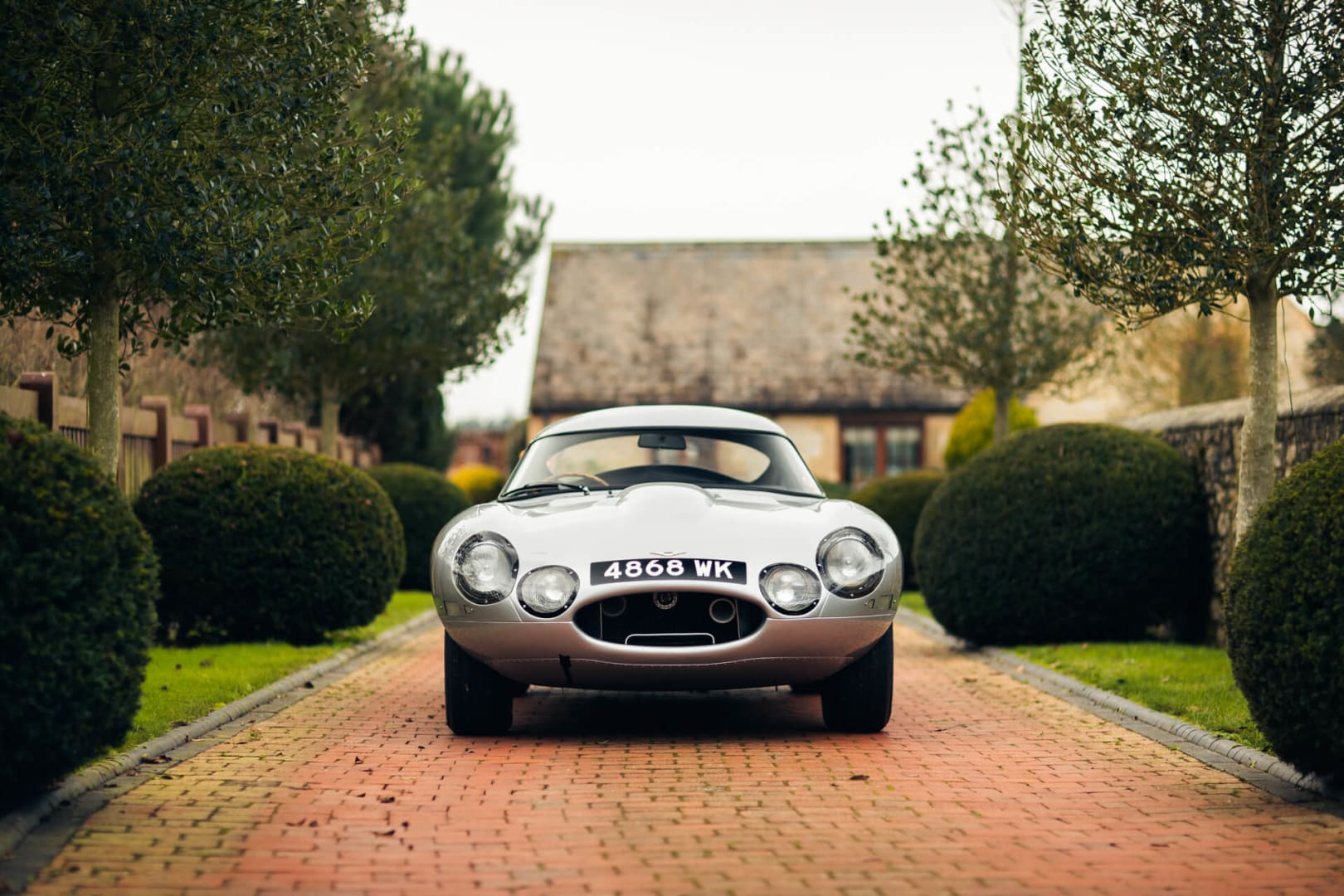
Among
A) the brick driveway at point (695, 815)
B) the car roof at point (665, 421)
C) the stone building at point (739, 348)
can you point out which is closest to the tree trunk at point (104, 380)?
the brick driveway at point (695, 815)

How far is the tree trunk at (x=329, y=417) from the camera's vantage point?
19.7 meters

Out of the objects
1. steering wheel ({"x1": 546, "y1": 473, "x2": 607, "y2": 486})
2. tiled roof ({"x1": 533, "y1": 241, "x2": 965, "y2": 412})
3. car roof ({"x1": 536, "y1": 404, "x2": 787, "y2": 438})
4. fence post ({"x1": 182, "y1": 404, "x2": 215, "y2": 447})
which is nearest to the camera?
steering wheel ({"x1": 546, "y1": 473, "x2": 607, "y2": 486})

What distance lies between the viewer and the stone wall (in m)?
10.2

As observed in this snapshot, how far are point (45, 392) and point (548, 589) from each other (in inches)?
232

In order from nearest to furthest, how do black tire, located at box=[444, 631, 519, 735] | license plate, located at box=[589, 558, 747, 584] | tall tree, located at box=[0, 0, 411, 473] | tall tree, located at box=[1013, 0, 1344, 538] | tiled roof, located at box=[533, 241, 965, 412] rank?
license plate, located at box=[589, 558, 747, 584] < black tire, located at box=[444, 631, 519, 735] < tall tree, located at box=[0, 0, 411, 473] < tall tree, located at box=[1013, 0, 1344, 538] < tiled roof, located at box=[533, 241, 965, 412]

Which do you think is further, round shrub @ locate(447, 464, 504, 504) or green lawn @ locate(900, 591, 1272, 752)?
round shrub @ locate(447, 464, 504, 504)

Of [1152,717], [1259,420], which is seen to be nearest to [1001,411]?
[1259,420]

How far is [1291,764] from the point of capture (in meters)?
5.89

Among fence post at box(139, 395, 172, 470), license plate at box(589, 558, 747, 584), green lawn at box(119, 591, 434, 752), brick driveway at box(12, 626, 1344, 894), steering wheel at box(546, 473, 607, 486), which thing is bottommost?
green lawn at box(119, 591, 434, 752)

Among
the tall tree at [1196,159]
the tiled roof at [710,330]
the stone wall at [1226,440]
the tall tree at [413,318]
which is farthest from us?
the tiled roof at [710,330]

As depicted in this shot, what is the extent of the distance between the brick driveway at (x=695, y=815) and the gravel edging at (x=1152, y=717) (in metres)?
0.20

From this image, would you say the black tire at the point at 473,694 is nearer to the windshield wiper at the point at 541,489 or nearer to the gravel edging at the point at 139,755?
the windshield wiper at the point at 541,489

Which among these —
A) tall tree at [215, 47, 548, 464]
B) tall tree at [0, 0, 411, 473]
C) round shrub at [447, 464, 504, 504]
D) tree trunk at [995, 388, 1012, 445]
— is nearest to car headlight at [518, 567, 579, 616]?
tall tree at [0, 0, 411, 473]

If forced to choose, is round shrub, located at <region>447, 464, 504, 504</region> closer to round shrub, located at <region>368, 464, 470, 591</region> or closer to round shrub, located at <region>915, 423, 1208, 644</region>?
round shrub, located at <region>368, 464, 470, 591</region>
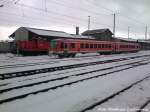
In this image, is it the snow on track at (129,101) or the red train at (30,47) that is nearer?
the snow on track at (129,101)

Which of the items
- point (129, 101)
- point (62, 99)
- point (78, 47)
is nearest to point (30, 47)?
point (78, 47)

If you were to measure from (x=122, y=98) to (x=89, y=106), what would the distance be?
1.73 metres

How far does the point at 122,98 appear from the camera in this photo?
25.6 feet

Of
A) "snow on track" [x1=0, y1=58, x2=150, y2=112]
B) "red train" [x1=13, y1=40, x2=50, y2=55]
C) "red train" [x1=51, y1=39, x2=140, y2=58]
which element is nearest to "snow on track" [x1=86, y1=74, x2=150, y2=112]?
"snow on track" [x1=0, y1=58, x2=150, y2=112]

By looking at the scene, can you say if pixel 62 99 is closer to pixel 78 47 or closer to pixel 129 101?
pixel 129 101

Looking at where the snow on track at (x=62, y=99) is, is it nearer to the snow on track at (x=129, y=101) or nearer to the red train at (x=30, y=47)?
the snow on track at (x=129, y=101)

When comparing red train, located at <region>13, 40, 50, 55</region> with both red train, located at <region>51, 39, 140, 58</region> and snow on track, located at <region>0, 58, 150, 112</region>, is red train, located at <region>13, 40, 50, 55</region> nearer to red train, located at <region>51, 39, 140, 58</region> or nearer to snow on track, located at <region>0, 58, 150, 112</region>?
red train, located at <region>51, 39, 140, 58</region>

(WORK INSTRUCTIONS)
All of the lines above should be retyped precisely, apart from the pictures.

(WRITTEN SOLUTION)
Among
A) the brick driveway at point (695, 815)
B) the car roof at point (665, 421)
C) the stone building at point (739, 348)
can you point out which is closest to the tree trunk at point (104, 380)?
the brick driveway at point (695, 815)

How far is the tree trunk at (x=329, y=417) from the camera's vantage point?
19.7 meters

Out of the objects
1. steering wheel ({"x1": 546, "y1": 473, "x2": 607, "y2": 486})
2. tiled roof ({"x1": 533, "y1": 241, "x2": 965, "y2": 412})
3. car roof ({"x1": 536, "y1": 404, "x2": 787, "y2": 438})
4. fence post ({"x1": 182, "y1": 404, "x2": 215, "y2": 447})
which is nearest to the camera?
steering wheel ({"x1": 546, "y1": 473, "x2": 607, "y2": 486})

What distance lies between the viewer and the stone wall (in m)?
10.2

As observed in this snapshot, how far are point (45, 392) and point (548, 589) from each other (in inches)?
232

In order from nearest to furthest, how do black tire, located at box=[444, 631, 519, 735] | license plate, located at box=[589, 558, 747, 584] | tall tree, located at box=[0, 0, 411, 473] | tall tree, located at box=[1013, 0, 1344, 538] | tiled roof, located at box=[533, 241, 965, 412] rank?
license plate, located at box=[589, 558, 747, 584] < black tire, located at box=[444, 631, 519, 735] < tall tree, located at box=[0, 0, 411, 473] < tall tree, located at box=[1013, 0, 1344, 538] < tiled roof, located at box=[533, 241, 965, 412]

Which do you think is further, round shrub @ locate(447, 464, 504, 504) or green lawn @ locate(900, 591, 1272, 752)?
round shrub @ locate(447, 464, 504, 504)

Of [1152,717], [1259,420], which is seen to be nearest to [1001,411]?
[1259,420]

How far is [1291,764] from the point of capture (in meters)?
5.89

Among fence post at box(139, 395, 172, 470), license plate at box(589, 558, 747, 584), green lawn at box(119, 591, 434, 752), brick driveway at box(12, 626, 1344, 894), steering wheel at box(546, 473, 607, 486), which thing is bottommost?
green lawn at box(119, 591, 434, 752)

Among
the tall tree at [1196,159]
the tiled roof at [710,330]
the stone wall at [1226,440]
the tall tree at [413,318]
which is farthest from us?
the tiled roof at [710,330]

As depicted in this shot, what is the extent of the distance between the brick driveway at (x=695, y=815) and the gravel edging at (x=1152, y=717) (in metres)?
0.20

From this image, would you say the black tire at the point at 473,694 is nearer to the windshield wiper at the point at 541,489 or nearer to the gravel edging at the point at 139,755?
the windshield wiper at the point at 541,489

Which among these —
A) tall tree at [215, 47, 548, 464]
B) tall tree at [0, 0, 411, 473]
C) round shrub at [447, 464, 504, 504]
D) tree trunk at [995, 388, 1012, 445]
— is nearest to car headlight at [518, 567, 579, 616]?
tall tree at [0, 0, 411, 473]

If forced to choose, is round shrub, located at <region>447, 464, 504, 504</region> closer to round shrub, located at <region>368, 464, 470, 591</region> or closer to round shrub, located at <region>915, 423, 1208, 644</region>?
round shrub, located at <region>368, 464, 470, 591</region>
In this image, is it the snow on track at (129,101) or the red train at (30,47) that is nearer?
the snow on track at (129,101)

Which of the items
- point (129, 101)
- point (62, 99)
- point (78, 47)
is nearest to point (30, 47)?
point (78, 47)

If you were to measure from (x=122, y=98) to (x=89, y=106), what would the distance be?
1.73 metres

How far does the point at 122,98 appear from the camera in this photo?
25.6 feet

Of
A) "snow on track" [x1=0, y1=58, x2=150, y2=112]
B) "red train" [x1=13, y1=40, x2=50, y2=55]
C) "red train" [x1=51, y1=39, x2=140, y2=58]
which element is nearest to "snow on track" [x1=86, y1=74, x2=150, y2=112]?
"snow on track" [x1=0, y1=58, x2=150, y2=112]

By looking at the scene, can you say if pixel 62 99 is closer to pixel 78 47 or closer to pixel 129 101?
pixel 129 101

Looking at where the snow on track at (x=62, y=99) is, is it nearer to the snow on track at (x=129, y=101) or nearer to the red train at (x=30, y=47)?
the snow on track at (x=129, y=101)

When comparing red train, located at <region>13, 40, 50, 55</region> with both red train, located at <region>51, 39, 140, 58</region> and snow on track, located at <region>0, 58, 150, 112</region>, is red train, located at <region>13, 40, 50, 55</region> nearer to red train, located at <region>51, 39, 140, 58</region> or nearer to snow on track, located at <region>0, 58, 150, 112</region>?
red train, located at <region>51, 39, 140, 58</region>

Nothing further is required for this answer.